Supply issues should continue to support prices

Oranges are an agricultural product, so annual supplies depend on crops. Brazil is the leading orange-producing country, accounting for approximately 30% of the world’s annual orange supply. The United States is the second-largest producer, accounting for approximately 10% of global production. 

Crop diseases and poor weather conditions have impacted supplies. Citrus greening, a crop disease impacting oranges, has spread through Florida and Brazilian orange groves. Moreover, hurricanes, droughts, and unfavorable growing conditions have further reduced crop yields over recent years, leading to the record high in late 2024, and elevated prices in 2025. 

Technical support and resistance levels suggest continued price volatility

The ten-year monthly continuous FCOJ chart highlights the technical targets with the soft commodity around the $2.40 per pound level in late August 2025.

The chart indicates that, given the April 2025 low of $2.0380 and the July 2025 low of $2.0660, the critical technical support level is approximately $2 per pound. Technical resistance is at the July 2025 high of $3.4430. FCOJ is a highly volatile soft commodity, making for extremely wide technical support and resistance levels. The width should come as no surprise, as FCOJ futures traded on either side of the support and resistance levels in July 2025. 

FCOJ futures are the least liquid soft commodity- Futures are the only option for participation

The soft commodities sector includes the tropical commodities that trade on the Intercontinental Exchange, including world sugar, Arabica coffee, cocoa, cotton, and frozen concentrated orange juice futures. FCOJ is the least liquid soft commodity, considering its futures open interest and daily volume. Open interest is the total number of open long and short positions in a futures market. As of August 28, FCOJ had 7,926 contracts of open interest. At $2.4060 per pound, with each contract consisting of 15,000 pounds, the total value of the ICE FCOJ market was just over $286 million, making it a relatively small futures market. Daily volume typically falls below 2,000 contracts, with fewer than 1,000 contracts trading on many days. Low open interest and volume cause illiquidity, which tends to lead to increased volatility when trends develop. Less liquid markets tend to experience price gaps as a lack of bids to purchase or offers to sell can lead to substantial price movement without any futures contracts changing hands. These gaps increase the risk of trading in illiquid markets, such as the FCOJ market. 

Meanwhile, futures are the only options for market participants seeking price exposure to the FCOJ market. 
At the $2.45 level, each contract is worth $36,750. The ICE original margin requirement is $6,584 per contract. A market participant can control $36,750 worth of FCOJ on the long or short side for a 17.9% down payment. Maintenance margin payments are required if equity in the risk position falls below $5,986 per contract. 

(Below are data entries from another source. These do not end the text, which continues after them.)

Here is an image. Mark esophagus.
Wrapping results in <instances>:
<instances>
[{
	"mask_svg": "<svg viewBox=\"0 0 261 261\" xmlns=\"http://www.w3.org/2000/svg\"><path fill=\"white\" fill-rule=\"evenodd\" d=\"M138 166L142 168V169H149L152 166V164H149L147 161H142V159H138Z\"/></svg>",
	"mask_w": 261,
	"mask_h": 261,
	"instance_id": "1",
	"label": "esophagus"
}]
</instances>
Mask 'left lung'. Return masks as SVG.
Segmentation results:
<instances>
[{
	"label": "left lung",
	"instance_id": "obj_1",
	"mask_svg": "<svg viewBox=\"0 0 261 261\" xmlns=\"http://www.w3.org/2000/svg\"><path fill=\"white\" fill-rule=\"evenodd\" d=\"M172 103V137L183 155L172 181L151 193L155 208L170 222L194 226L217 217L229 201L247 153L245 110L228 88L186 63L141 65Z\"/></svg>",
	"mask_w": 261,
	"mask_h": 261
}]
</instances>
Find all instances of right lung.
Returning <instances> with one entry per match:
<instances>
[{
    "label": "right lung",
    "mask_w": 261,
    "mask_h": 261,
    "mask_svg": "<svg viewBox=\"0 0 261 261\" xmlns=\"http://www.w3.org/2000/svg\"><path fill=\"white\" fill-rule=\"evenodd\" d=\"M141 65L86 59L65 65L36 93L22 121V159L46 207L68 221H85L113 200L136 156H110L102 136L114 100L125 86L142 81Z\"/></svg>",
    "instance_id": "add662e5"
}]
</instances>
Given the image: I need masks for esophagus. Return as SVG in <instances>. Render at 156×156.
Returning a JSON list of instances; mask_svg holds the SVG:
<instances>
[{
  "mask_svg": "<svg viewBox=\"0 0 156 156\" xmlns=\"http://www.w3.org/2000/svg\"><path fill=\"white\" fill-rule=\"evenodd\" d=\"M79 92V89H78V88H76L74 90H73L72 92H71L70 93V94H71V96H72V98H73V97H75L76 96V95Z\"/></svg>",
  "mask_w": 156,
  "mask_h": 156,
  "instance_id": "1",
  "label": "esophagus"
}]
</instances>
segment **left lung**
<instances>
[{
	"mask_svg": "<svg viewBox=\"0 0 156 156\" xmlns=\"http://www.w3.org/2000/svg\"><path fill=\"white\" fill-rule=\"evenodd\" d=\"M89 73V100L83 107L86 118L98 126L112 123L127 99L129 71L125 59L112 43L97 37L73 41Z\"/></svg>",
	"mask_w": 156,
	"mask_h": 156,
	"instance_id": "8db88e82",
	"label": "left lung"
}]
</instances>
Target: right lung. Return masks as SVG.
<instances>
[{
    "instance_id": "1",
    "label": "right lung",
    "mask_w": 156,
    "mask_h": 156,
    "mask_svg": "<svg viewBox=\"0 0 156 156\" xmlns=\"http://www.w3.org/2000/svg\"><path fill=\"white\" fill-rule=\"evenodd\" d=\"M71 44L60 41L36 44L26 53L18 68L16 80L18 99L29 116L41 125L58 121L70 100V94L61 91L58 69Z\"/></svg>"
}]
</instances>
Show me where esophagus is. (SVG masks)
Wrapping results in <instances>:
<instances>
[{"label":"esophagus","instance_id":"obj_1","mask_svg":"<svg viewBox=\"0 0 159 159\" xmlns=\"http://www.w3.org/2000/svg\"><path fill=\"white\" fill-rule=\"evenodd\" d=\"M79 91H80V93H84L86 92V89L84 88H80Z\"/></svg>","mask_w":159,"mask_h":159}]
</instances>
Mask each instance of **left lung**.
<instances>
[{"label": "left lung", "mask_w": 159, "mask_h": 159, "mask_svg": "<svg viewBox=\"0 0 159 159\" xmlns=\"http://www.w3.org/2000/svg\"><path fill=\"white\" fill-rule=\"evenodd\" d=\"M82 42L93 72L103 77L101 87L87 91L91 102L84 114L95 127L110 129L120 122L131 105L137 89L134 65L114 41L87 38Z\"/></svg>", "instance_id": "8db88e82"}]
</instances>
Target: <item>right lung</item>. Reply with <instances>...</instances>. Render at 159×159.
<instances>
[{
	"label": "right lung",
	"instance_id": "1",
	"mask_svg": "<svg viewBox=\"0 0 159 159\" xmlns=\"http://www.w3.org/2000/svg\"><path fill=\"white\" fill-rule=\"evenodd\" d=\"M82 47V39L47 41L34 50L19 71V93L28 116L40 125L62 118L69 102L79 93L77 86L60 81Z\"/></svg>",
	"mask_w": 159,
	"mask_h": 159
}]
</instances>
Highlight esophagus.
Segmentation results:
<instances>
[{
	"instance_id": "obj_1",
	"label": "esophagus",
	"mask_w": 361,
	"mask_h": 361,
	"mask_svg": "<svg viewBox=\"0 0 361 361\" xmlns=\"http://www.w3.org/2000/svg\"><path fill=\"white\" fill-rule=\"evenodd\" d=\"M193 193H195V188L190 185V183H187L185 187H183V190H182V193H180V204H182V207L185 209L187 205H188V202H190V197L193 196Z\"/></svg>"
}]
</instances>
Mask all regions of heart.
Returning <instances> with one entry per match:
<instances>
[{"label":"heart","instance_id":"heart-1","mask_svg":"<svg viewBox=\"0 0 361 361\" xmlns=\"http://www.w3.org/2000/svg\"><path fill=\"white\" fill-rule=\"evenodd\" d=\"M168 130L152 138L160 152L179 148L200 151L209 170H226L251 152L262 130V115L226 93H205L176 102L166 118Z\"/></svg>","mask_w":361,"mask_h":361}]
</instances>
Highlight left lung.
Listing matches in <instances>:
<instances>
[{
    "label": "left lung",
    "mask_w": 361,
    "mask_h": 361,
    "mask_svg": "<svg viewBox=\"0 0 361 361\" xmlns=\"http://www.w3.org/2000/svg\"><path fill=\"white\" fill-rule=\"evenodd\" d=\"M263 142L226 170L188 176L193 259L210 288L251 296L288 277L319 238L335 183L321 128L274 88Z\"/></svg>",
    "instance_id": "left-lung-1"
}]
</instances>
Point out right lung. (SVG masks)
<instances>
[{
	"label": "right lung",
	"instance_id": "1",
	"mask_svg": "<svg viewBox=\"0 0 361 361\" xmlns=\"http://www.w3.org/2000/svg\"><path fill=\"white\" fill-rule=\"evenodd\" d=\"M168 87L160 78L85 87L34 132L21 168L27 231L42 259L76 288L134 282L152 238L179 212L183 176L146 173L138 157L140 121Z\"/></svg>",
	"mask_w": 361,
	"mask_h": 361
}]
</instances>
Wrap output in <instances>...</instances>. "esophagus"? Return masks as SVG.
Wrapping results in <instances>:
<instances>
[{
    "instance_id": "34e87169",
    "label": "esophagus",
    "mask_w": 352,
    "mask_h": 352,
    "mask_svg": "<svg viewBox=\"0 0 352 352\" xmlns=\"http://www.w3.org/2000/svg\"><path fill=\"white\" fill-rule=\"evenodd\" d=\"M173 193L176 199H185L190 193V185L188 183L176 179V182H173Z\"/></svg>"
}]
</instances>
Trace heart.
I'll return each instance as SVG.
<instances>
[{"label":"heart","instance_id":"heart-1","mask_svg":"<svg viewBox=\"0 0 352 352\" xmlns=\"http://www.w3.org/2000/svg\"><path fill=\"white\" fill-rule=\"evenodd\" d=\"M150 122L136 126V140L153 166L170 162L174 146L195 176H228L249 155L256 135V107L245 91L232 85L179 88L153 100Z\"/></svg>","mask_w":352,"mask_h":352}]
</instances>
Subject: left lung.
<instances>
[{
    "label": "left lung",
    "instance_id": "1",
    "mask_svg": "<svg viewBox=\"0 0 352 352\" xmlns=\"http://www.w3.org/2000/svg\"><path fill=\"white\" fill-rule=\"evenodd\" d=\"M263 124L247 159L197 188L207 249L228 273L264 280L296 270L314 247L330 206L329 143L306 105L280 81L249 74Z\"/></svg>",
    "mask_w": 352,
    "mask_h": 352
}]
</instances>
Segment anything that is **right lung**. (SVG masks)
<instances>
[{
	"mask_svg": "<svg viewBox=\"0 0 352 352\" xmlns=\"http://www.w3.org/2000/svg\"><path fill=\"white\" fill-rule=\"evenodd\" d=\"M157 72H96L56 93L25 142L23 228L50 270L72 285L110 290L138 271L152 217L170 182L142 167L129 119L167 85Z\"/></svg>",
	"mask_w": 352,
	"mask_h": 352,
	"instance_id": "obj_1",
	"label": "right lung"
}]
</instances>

FCOJ is in a bearish trend in 2025, but the longer-term path of least resistance remains bullish, with the price remaining above the previous record high from late 2016. The weather and crop diseases in Brazil and the U.S. will dictate whether lower lows are on the horizon or if the coming months and 2026 will continue to be a period of elevated prices. 


On the date of publication, Andrew Hecht did not have (either directly or indirectly) positions in any of the securities mentioned in this article. All information and data in this article is solely for informational purposes. For more information please view the Barchart Disclosure Policy here.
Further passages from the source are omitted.